ML: Every nonprofit is mission-driven by law, but not every nonprofit is a mission-driven venture. Sage Collective is not (and will not be) wholly dependent upon philanthropy, government contracts and grants. It’s pursuing market-based strategies to be self-reliant and financially sustainable. Sage Collective relies largely on earned revenue, delivering market-based solutions driven by the older adult audience Sage serves what they need, what they want and how they receive the support that’s being provided. The resulting wraparound living services have a wide scope, from campus-style residences to intergenerational programming to research, data-sharing and advocacy. And underscoring every single one of those offerings is Sage’s desire to serve its older adult population and promote vibrant, engaged living. 

Simultaneously, Sage Collective values leveraging its thought leadership and collaborating with other nonprofits, for-profits, investors and even government agencies whose interests and values align with those of the organization. So Sage Collective is synergetic, it’s innovative, it’s disruptive.

As a nonprofit with 40+ years under its belt, how do you see the mission of Sage Collective as being highly evolved?

ML: There’s an extraordinary history here.
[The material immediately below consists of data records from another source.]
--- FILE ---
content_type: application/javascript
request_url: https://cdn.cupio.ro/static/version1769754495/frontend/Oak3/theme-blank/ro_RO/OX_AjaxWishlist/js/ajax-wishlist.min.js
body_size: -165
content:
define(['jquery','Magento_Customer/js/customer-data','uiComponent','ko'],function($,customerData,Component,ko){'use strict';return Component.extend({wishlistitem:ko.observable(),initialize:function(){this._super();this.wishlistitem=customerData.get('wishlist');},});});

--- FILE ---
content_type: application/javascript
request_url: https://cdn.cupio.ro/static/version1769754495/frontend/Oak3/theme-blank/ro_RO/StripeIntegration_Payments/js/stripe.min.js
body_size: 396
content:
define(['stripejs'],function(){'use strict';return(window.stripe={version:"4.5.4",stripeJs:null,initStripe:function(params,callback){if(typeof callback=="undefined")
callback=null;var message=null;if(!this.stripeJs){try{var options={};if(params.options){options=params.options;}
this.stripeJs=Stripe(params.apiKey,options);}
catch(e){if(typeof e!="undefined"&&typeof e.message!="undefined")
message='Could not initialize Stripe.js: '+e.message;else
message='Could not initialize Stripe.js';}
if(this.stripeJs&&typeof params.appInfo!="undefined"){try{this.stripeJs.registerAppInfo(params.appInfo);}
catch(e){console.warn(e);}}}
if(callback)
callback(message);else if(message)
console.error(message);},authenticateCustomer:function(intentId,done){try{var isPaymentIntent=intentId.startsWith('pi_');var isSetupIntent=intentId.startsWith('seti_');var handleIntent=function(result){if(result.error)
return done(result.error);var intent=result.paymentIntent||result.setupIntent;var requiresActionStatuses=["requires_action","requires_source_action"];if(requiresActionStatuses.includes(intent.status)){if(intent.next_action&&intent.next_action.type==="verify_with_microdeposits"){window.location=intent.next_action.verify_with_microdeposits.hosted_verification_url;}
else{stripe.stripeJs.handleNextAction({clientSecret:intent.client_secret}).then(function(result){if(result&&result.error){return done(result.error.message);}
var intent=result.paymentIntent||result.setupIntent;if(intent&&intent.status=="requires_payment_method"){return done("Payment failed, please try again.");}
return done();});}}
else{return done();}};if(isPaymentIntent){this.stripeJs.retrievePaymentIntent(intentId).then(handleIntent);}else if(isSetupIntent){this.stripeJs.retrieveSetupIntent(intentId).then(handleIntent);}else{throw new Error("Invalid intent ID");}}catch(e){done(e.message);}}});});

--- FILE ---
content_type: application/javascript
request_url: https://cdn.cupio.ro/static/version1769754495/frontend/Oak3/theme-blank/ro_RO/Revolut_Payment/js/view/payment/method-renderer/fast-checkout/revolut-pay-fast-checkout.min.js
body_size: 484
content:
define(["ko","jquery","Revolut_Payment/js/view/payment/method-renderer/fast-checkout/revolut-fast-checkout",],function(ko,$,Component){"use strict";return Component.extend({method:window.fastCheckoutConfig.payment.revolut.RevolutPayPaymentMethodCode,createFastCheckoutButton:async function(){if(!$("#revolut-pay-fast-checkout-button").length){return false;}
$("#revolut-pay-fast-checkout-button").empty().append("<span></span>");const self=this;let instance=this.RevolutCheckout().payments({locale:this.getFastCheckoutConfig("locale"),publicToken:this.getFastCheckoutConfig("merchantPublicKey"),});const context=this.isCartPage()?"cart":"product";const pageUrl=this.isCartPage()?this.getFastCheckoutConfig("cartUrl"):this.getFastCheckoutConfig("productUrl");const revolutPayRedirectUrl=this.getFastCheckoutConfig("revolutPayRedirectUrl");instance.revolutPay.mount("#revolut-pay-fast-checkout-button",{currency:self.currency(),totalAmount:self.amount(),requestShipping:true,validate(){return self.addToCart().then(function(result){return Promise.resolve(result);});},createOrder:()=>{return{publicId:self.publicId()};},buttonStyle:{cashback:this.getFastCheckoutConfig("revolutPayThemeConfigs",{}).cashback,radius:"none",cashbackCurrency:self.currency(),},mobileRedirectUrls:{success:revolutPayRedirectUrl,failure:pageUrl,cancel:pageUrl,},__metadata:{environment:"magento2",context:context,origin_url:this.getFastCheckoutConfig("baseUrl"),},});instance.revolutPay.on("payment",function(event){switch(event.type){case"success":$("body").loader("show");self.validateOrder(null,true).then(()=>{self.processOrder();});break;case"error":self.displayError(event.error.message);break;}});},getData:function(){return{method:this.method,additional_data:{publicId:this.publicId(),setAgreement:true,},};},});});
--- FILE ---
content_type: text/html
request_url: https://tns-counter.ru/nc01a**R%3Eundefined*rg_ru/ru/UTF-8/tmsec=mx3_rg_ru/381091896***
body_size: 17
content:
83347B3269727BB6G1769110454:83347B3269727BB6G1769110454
Donna Gaines and Dwain Kyles, who lead the board, were intimately involved in the management of Sage Collective’s affordable housing community, Willa Rawls Manor. There were lessons learned, but having sold that asset, they now have the rare opportunity to reimagine their vision guided by that experience. Donna and Dwain (along with the other members of the board) have decades of experience and expertise that is unmatched anywhere else. The population they serve will be empowered by virtue of that commitment and the compassion they have demonstrated over these decades.

And about the Sage Collective board: Donna and Dwain put together a national leadership team which is highly unusual, if not unique, bringing together experts in all of the relevant disciplines — gerontology, medicine, law, finance, customer experience and others. With that kind of collective knowledge, experience, relationships and the platform all of those folks leverage, Sage Collective will set the standard to which other affordable housing initiatives will aspire. 

How is Sage Collective’s model built to scale, and be replicable nationally?

ML: Market-driven decisions, when done right, are driven by evidence and by data. For Sage Collective, data will be used not only to determine effectiveness of programming and services — ensuring these services are impactful and well-received by the target population — but data will also be deployed for the public good. Yielding its expertise in data development, translation and deployment, Sage Collective will be able to scale up.

So when it comes to creating measurable social impact as a social venture, this data and its deployment also ensure Sage is held accountable to the financial returns on investment and the social returns on investment, too. When Sage Collective’s findings are made available to a wide range of other parties, public and private, then with a powerful bottom line: the older adult population will be the beneficiary of all those better-informed decisions now being made within society. This becomes an all-hands-on-deck venture, a movement where Sage Collective is the spearhead, and in which all of us benefit, because all of us are touched by the older adults in our lives; how they live and how successful they are.